Passage to read:
===
2012-03-14 Thread David J Taylor

Hi David T,

NOW  you understand.

I have 4 PC's connected to the LAN, plus my wife's work computer 3 days 
/ week, and on rare occasions my son's computer.  All are connected by 
wifi.  All do pretty mundane things: web browser, email, sometimes 
downloading patches, sometimes doing online backup.  My 4 are running 
NTPD.  3 run windows most of the time and dual boot into linux.  My 4th 
machine runs linux all the time.  When my wife is here, she does a 
remote desktop type of thing into her work system.  Two of my PC's are 
running Vista, one is running Windows 7.  Those three dual boot into 
Ubuntu 11.04 and the always linux machine runs Ubuntu 11.04.  Almost all 
the discussions I've had on this mailing list are for my Windows 7 
machine.


The path out of my house is:

PC Wifi -- Wifi router -- wired router -- cable modem -- ISP --  
internet



- is this PC connected over wireless or wired?



Wifi G

- what else is going through the router?  Someone else downloading 
large files or using streaming audio or video?




See above.  Normally, no huge data hogs.


- who else might be sharing your connection?



It's cable.  Who knows?  I also get cable TV and telephone through the 
same wire.


- what type of service do you have?  Presumably not dial-up!  But what 
speed?




Comcast Cable

Just tested it with speedtest.net
 Ping to near city: 91 ms, Download: 29.63 Mbps, Upload: 5.3 Mbps

- having checked you speed, would you describe your connection as 
stable?
===
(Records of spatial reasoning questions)
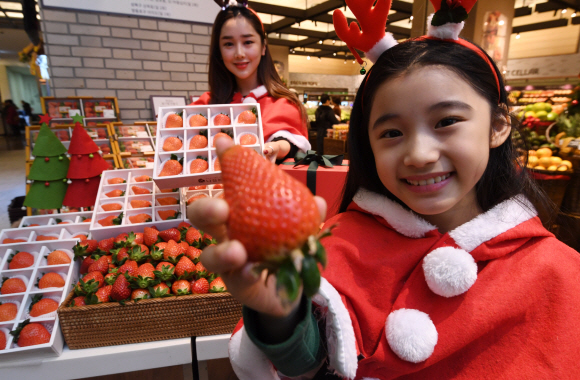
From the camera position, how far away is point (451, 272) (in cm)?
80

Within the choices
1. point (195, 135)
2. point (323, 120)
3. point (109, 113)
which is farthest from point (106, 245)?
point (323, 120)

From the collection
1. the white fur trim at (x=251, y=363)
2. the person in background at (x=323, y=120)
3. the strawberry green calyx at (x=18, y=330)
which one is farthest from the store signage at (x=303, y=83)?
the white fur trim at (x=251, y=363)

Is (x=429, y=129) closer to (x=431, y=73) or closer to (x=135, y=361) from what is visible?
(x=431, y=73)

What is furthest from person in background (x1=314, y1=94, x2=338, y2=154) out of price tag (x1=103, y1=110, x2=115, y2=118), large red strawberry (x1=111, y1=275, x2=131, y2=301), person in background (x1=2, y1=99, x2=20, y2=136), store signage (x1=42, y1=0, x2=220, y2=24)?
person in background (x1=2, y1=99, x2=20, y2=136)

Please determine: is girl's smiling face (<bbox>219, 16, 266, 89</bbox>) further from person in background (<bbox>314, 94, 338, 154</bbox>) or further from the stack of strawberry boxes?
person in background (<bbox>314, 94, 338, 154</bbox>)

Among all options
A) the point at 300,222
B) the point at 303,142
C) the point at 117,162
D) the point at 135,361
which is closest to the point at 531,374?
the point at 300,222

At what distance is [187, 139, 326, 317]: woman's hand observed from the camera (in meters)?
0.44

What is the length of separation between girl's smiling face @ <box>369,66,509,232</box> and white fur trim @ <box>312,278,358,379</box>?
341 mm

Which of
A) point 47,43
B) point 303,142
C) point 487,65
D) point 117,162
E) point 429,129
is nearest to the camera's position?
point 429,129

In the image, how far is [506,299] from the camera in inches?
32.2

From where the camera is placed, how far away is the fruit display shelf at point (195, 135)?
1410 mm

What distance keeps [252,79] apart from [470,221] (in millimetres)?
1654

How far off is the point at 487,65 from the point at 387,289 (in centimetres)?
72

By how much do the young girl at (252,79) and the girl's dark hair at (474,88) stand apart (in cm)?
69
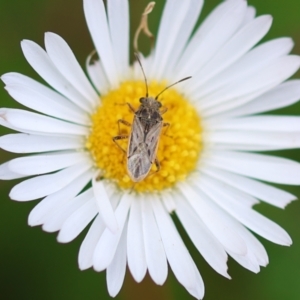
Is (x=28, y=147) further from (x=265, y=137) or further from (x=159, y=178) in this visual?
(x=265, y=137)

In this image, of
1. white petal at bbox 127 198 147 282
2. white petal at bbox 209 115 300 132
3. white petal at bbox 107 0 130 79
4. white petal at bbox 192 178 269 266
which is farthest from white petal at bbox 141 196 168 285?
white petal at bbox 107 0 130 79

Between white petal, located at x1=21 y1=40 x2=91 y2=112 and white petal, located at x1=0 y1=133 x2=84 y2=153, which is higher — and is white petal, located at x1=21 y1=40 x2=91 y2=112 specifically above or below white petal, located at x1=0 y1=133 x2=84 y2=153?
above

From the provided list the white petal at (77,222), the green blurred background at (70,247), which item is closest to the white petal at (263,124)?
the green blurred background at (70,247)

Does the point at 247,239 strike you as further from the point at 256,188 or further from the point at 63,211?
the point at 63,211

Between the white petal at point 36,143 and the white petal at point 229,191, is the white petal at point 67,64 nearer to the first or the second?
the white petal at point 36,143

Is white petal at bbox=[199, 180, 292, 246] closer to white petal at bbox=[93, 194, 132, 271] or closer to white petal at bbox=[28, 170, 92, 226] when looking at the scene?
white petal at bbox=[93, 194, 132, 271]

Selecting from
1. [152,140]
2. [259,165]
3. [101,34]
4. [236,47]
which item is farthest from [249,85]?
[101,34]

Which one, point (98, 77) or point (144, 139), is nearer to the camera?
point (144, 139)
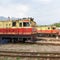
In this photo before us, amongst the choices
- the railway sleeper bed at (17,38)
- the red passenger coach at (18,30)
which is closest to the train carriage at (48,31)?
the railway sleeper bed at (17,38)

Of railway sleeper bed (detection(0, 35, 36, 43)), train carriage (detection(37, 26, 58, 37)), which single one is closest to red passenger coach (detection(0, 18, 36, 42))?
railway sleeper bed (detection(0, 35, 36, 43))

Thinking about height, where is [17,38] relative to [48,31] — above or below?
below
===
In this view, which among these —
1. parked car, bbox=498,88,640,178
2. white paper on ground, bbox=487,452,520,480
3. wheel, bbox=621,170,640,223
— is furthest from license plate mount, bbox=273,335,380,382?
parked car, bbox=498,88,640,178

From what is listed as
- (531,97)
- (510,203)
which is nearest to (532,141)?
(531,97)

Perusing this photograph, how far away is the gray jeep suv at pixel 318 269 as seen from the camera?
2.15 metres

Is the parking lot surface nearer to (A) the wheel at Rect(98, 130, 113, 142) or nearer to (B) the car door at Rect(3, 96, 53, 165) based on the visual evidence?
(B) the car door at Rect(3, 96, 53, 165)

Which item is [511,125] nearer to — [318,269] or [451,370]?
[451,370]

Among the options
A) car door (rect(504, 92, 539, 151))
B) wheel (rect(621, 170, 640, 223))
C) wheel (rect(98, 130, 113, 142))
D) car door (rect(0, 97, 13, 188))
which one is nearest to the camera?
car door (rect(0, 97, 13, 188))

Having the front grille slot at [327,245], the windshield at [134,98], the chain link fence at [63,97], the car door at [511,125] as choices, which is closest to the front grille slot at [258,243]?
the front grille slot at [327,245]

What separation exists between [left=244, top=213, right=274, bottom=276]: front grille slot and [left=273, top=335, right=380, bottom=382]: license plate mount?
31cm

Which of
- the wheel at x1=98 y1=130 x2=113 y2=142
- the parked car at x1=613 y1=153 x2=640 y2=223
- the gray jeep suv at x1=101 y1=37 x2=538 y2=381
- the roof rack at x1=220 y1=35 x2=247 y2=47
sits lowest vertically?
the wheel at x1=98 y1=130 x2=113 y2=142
===
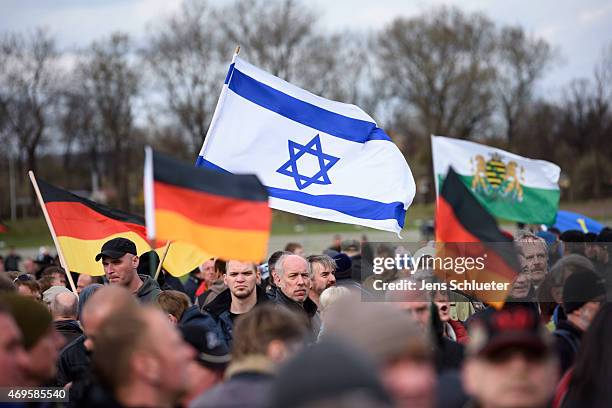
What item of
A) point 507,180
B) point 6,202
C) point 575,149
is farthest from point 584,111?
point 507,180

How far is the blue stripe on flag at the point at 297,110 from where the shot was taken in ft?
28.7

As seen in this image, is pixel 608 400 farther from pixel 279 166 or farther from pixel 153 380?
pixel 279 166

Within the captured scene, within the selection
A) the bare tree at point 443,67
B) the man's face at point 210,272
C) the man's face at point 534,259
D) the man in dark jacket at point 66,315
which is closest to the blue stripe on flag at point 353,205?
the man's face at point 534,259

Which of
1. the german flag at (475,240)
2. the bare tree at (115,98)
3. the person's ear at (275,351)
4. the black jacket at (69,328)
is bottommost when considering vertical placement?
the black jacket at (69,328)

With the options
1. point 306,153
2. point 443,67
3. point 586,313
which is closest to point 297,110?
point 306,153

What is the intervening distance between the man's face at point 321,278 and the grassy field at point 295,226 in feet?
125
===
Exercise tasks:
**a)** Duplicate the part of the home network message starting with "PC Wifi -- Wifi" and going on through "audio or video?".
**b)** In order, list each stage of the path out of the house given in the home network message.

Results:
**a)**
PC Wifi -- Wifi router -- wired router -- cable modem -- ISP --  
internet



- is this PC connected over wireless or wired?



Wifi G

- what else is going through the router?  Someone else downloading 
large files or using streaming audio or video?

**b)**
PC Wifi
Wifi router
wired router
cable modem
ISP
internet